◆ Written problem
Copy out the records word for word, starting at the line that contains "At what distance from the camera" and ending after the line that contains "point (649, 524) <".

-- Provided data start --

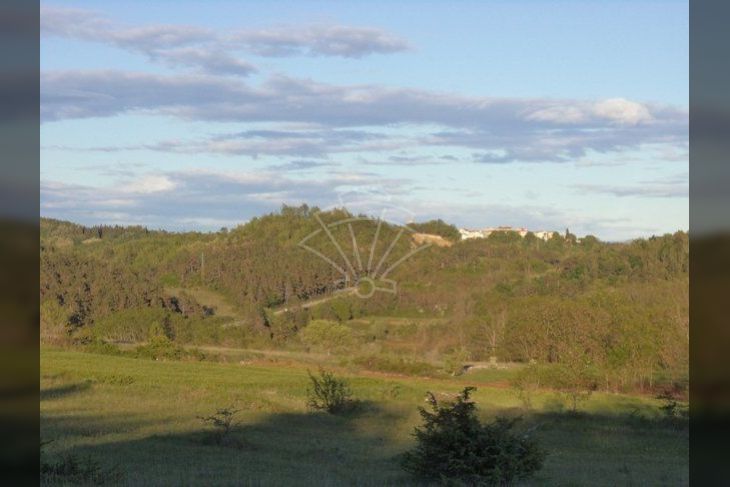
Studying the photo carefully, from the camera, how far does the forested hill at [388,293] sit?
4419cm

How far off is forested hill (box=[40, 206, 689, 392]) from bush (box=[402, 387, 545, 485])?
26749 millimetres

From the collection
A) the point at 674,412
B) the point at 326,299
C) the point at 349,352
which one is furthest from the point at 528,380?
the point at 326,299

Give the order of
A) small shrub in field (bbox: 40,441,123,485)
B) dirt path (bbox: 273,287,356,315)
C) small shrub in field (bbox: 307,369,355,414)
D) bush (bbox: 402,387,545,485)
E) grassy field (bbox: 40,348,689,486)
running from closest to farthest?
1. small shrub in field (bbox: 40,441,123,485)
2. bush (bbox: 402,387,545,485)
3. grassy field (bbox: 40,348,689,486)
4. small shrub in field (bbox: 307,369,355,414)
5. dirt path (bbox: 273,287,356,315)

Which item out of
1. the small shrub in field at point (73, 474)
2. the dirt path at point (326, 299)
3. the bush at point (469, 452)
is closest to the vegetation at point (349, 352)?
the bush at point (469, 452)

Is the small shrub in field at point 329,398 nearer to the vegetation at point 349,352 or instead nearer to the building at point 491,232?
the vegetation at point 349,352

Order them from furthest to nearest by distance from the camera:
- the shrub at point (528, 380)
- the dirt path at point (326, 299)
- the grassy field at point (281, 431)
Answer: the dirt path at point (326, 299), the shrub at point (528, 380), the grassy field at point (281, 431)

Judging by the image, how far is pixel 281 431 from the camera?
21531 mm

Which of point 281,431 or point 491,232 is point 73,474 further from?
point 491,232

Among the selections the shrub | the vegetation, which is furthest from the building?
the shrub

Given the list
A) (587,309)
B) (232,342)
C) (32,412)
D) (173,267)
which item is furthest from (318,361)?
(32,412)

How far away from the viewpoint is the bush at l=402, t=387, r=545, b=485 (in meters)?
12.5

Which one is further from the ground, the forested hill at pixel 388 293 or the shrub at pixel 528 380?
the forested hill at pixel 388 293

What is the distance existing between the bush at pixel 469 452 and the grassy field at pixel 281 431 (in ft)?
1.20

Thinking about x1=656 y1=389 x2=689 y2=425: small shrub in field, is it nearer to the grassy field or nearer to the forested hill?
the grassy field
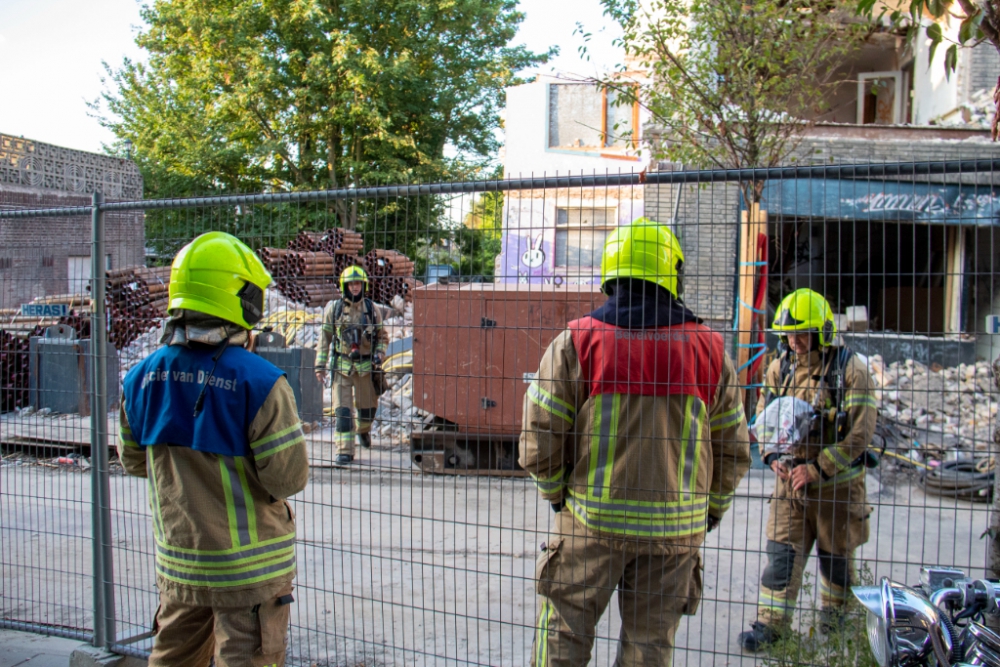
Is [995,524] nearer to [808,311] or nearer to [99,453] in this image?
[808,311]

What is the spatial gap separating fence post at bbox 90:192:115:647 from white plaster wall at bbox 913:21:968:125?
1364 centimetres

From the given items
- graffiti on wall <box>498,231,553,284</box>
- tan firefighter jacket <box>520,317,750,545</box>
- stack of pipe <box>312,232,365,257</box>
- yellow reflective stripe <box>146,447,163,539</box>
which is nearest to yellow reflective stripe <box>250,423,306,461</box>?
yellow reflective stripe <box>146,447,163,539</box>

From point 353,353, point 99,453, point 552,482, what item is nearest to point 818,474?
point 552,482

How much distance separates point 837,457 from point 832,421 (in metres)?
0.24

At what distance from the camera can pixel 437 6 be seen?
83.6 ft

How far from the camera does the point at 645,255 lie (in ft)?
8.67

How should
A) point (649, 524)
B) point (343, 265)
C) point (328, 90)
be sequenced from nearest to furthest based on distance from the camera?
point (649, 524) < point (343, 265) < point (328, 90)

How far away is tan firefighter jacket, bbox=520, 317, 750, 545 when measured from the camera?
8.57ft

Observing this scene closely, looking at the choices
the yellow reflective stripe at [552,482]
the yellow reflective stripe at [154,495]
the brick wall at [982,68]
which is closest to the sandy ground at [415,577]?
the yellow reflective stripe at [552,482]

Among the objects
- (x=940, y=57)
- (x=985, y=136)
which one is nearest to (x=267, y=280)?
(x=985, y=136)

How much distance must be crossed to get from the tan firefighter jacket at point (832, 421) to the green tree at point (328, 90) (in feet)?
68.2

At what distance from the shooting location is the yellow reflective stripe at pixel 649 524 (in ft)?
8.51

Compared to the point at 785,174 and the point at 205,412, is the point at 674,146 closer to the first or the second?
the point at 785,174

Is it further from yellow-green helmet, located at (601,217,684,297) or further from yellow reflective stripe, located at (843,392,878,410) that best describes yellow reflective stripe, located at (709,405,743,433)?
yellow reflective stripe, located at (843,392,878,410)
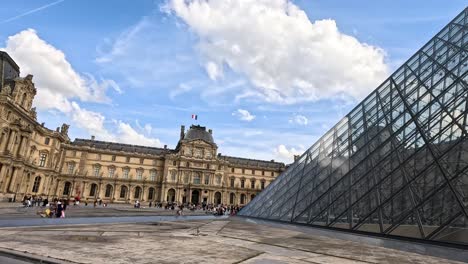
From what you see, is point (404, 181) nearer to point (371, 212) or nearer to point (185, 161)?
point (371, 212)

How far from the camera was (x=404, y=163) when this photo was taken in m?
13.0

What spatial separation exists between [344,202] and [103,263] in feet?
35.9

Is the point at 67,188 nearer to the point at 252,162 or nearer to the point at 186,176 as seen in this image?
the point at 186,176

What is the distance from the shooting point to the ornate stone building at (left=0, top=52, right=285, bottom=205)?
63156 mm

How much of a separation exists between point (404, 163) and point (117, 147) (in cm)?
7891

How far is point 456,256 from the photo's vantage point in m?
8.49

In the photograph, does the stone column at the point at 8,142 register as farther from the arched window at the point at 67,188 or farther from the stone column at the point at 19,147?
the arched window at the point at 67,188

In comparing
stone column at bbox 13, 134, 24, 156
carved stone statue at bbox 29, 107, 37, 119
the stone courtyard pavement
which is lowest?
the stone courtyard pavement

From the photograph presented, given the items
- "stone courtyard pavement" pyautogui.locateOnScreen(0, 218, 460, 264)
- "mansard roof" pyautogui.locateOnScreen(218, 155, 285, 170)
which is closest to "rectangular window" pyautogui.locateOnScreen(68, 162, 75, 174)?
"mansard roof" pyautogui.locateOnScreen(218, 155, 285, 170)

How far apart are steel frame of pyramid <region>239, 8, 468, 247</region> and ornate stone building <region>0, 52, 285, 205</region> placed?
5601 cm

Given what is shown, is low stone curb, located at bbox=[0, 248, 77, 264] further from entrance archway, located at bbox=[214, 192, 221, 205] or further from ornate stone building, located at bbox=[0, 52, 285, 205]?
entrance archway, located at bbox=[214, 192, 221, 205]

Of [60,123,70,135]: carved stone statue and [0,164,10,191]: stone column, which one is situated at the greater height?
[60,123,70,135]: carved stone statue

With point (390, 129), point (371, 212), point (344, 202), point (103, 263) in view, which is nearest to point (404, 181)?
point (371, 212)

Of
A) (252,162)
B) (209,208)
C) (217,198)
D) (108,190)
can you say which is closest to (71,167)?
(108,190)
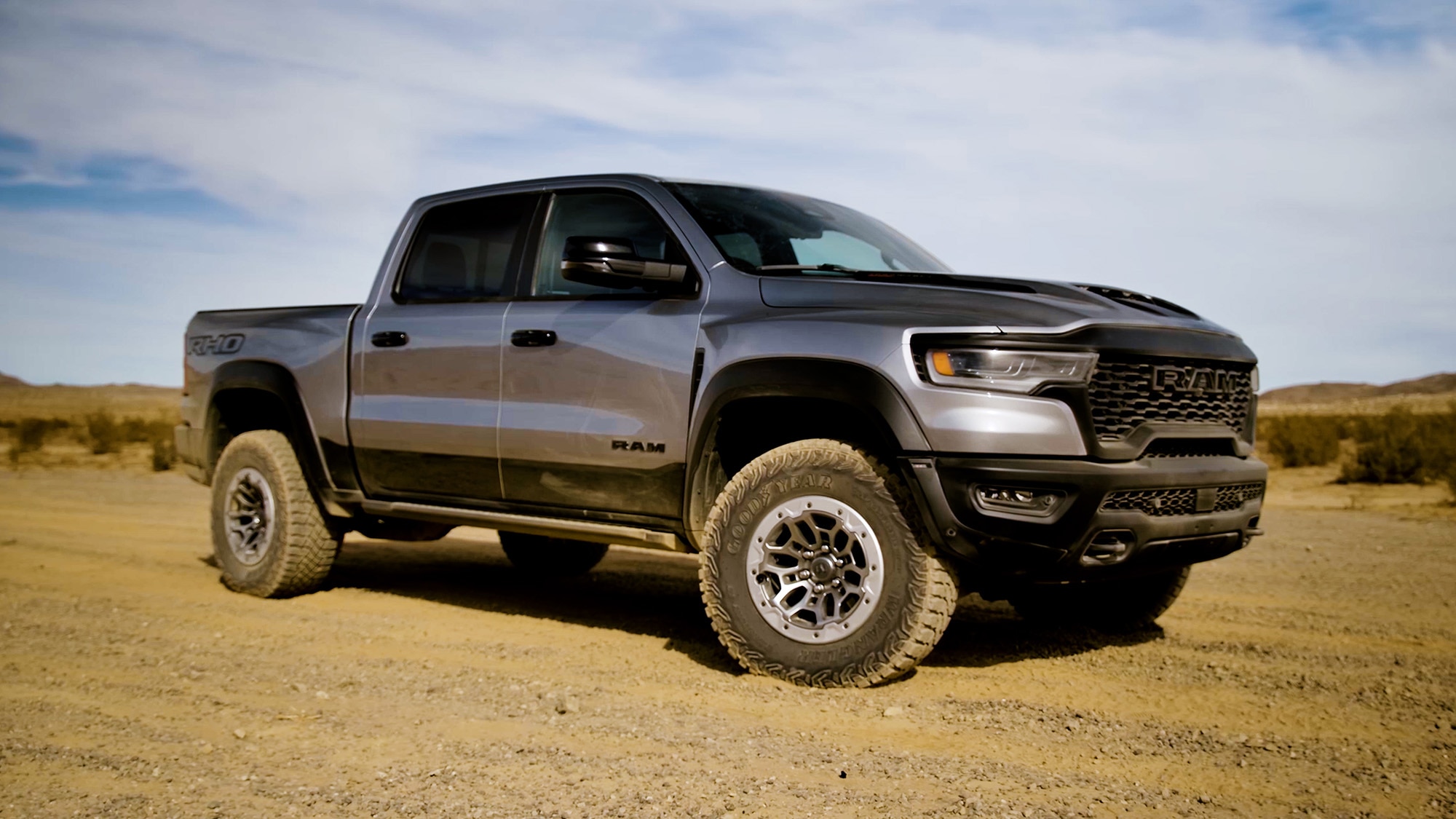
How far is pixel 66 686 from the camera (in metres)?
4.56

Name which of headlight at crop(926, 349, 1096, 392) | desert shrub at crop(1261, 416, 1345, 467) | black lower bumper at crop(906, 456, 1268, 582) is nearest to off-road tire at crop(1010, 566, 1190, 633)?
black lower bumper at crop(906, 456, 1268, 582)

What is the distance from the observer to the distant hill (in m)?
83.3

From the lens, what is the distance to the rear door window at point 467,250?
588cm

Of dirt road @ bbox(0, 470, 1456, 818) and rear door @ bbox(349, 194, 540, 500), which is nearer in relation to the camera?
dirt road @ bbox(0, 470, 1456, 818)

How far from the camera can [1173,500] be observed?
4.43 metres

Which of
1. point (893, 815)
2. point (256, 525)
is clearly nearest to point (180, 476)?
point (256, 525)

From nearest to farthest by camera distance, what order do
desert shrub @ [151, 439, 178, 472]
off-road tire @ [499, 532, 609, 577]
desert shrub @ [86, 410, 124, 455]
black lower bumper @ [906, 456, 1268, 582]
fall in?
black lower bumper @ [906, 456, 1268, 582] < off-road tire @ [499, 532, 609, 577] < desert shrub @ [151, 439, 178, 472] < desert shrub @ [86, 410, 124, 455]

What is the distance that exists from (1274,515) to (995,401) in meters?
8.62

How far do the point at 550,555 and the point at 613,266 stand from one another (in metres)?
3.24

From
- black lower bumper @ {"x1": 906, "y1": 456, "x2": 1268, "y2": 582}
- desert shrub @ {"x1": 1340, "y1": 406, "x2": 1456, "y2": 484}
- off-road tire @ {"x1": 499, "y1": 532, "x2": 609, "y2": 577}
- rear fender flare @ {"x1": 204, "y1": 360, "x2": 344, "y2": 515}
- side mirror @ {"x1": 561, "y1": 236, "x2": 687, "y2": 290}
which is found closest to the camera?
black lower bumper @ {"x1": 906, "y1": 456, "x2": 1268, "y2": 582}

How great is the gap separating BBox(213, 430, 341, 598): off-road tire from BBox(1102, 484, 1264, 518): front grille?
436cm

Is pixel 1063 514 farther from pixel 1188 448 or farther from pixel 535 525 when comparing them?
pixel 535 525

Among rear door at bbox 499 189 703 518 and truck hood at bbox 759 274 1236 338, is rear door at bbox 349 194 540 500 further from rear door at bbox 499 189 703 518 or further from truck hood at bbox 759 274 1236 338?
truck hood at bbox 759 274 1236 338

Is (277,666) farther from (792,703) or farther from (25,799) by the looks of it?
(792,703)
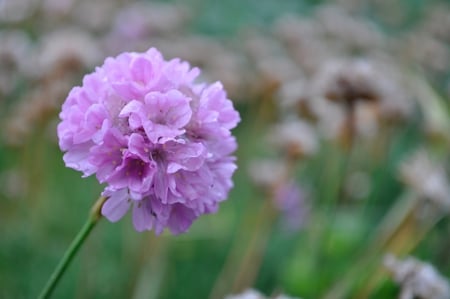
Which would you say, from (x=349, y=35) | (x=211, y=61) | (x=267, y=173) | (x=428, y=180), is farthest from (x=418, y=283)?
(x=349, y=35)

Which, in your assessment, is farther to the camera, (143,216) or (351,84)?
(351,84)

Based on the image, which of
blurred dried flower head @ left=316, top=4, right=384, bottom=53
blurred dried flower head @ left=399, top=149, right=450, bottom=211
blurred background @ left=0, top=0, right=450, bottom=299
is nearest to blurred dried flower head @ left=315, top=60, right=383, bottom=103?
blurred background @ left=0, top=0, right=450, bottom=299

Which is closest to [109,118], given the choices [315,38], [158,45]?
[158,45]

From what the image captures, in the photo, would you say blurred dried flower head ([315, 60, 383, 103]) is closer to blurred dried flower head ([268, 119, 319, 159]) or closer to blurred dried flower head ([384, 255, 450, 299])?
blurred dried flower head ([268, 119, 319, 159])

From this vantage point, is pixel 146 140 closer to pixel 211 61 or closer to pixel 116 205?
pixel 116 205

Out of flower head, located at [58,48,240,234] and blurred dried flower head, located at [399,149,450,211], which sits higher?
flower head, located at [58,48,240,234]

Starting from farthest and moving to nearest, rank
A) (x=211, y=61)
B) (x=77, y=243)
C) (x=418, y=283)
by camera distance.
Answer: (x=211, y=61) < (x=418, y=283) < (x=77, y=243)
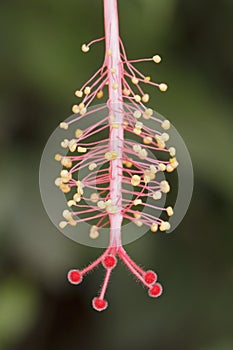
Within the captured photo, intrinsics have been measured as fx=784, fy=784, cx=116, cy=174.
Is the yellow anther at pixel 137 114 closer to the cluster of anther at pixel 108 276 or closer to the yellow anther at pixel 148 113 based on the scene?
the yellow anther at pixel 148 113

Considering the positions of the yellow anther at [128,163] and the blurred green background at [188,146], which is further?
the blurred green background at [188,146]

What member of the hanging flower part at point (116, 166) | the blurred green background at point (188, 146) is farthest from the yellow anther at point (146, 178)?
the blurred green background at point (188, 146)

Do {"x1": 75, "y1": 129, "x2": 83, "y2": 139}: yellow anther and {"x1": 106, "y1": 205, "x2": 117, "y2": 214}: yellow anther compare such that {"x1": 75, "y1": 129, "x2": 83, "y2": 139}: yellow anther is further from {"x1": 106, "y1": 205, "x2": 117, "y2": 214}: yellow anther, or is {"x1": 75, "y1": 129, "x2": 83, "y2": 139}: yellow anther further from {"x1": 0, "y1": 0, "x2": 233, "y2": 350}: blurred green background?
{"x1": 0, "y1": 0, "x2": 233, "y2": 350}: blurred green background

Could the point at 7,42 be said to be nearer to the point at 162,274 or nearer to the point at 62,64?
the point at 62,64

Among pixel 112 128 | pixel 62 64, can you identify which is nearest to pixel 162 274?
pixel 62 64

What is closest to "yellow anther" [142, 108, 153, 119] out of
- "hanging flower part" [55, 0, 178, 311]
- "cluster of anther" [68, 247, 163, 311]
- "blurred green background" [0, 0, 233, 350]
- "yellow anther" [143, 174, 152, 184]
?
"hanging flower part" [55, 0, 178, 311]

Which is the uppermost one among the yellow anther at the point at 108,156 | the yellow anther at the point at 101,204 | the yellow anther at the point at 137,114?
the yellow anther at the point at 137,114

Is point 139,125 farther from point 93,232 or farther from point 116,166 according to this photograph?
point 93,232

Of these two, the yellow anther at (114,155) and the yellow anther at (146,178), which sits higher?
the yellow anther at (114,155)

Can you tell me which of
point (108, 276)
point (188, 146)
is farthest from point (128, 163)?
point (188, 146)

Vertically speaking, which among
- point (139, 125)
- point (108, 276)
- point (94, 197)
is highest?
point (139, 125)
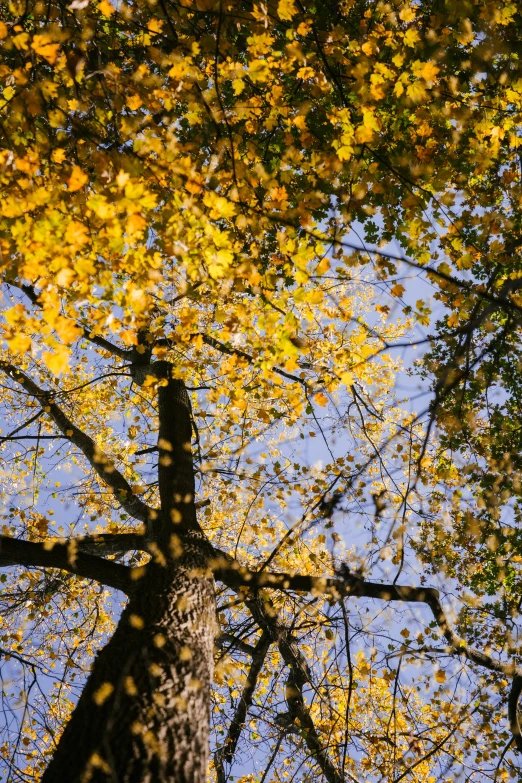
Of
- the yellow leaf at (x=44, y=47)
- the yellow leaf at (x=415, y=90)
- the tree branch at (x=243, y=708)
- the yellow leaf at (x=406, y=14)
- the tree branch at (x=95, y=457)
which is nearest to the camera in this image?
the yellow leaf at (x=44, y=47)

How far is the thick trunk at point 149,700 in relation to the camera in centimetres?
209

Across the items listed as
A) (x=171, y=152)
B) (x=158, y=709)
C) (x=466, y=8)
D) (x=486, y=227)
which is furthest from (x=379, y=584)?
(x=466, y=8)

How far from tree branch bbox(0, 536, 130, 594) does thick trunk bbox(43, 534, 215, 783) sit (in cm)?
45

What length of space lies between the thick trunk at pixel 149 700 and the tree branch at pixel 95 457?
50.5 inches

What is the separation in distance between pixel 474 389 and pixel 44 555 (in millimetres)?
6060

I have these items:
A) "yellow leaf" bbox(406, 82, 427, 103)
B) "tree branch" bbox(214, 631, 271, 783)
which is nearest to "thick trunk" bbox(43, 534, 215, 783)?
"tree branch" bbox(214, 631, 271, 783)

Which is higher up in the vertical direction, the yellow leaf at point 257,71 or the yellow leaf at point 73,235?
the yellow leaf at point 257,71

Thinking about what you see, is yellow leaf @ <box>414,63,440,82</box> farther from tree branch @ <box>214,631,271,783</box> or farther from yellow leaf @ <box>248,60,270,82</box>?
tree branch @ <box>214,631,271,783</box>

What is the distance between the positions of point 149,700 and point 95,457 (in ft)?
10.6

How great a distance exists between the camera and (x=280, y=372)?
5.89m

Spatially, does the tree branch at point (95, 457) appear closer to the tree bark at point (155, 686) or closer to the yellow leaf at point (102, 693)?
the tree bark at point (155, 686)

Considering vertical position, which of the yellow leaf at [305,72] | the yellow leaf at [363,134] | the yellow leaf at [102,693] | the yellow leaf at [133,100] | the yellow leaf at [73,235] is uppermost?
the yellow leaf at [305,72]

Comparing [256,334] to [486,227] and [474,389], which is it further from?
[474,389]

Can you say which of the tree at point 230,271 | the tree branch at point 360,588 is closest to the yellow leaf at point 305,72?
the tree at point 230,271
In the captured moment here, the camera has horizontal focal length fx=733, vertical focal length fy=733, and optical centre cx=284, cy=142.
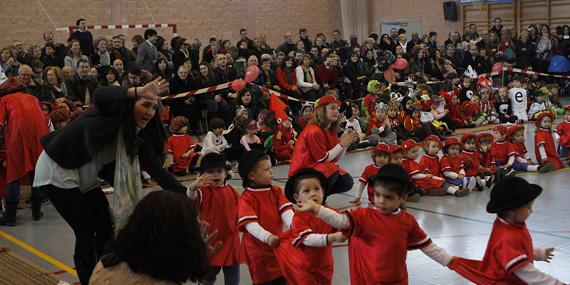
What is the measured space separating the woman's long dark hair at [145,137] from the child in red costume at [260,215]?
0.58 meters

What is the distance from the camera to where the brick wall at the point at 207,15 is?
61.7ft

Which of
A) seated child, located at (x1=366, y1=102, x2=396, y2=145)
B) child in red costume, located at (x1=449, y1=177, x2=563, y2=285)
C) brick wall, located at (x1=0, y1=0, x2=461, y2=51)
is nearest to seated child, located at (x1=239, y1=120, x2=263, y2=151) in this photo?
seated child, located at (x1=366, y1=102, x2=396, y2=145)

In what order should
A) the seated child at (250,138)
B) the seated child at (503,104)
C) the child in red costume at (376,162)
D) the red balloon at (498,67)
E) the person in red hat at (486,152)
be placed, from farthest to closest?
the red balloon at (498,67), the seated child at (503,104), the seated child at (250,138), the person in red hat at (486,152), the child in red costume at (376,162)

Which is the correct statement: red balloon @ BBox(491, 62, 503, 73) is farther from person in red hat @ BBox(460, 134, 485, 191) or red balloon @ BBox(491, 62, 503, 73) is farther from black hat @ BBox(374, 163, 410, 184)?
black hat @ BBox(374, 163, 410, 184)

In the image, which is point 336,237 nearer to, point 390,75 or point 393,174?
point 393,174

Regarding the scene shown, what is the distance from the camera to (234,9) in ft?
76.0

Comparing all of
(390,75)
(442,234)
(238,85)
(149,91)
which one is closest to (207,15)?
(390,75)

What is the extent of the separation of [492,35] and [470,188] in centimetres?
1302

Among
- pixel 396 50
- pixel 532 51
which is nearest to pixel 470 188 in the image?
pixel 396 50

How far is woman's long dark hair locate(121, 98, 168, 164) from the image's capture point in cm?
454

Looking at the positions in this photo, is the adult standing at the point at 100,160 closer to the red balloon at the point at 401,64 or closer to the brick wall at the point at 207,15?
the red balloon at the point at 401,64

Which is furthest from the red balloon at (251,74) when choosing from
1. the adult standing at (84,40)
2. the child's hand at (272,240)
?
the child's hand at (272,240)

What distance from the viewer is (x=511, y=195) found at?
4.01 m

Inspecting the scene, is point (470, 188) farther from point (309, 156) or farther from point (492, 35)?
point (492, 35)
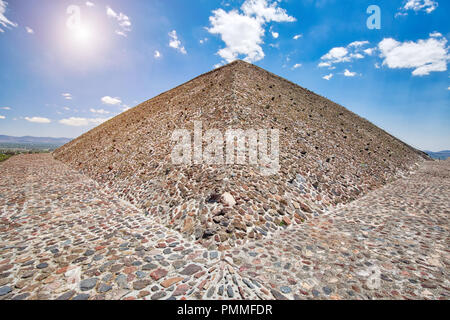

-- Provided data end --

◆ Response
At what distance from the camera can pixel 437 6 be seen?
83.6 ft

How far from the camera does the point at 645,255 lie (in ft)?
8.67

How should
A) point (649, 524)
B) point (343, 265)
C) point (328, 90)
be sequenced from nearest to furthest based on distance from the camera?
point (649, 524) < point (343, 265) < point (328, 90)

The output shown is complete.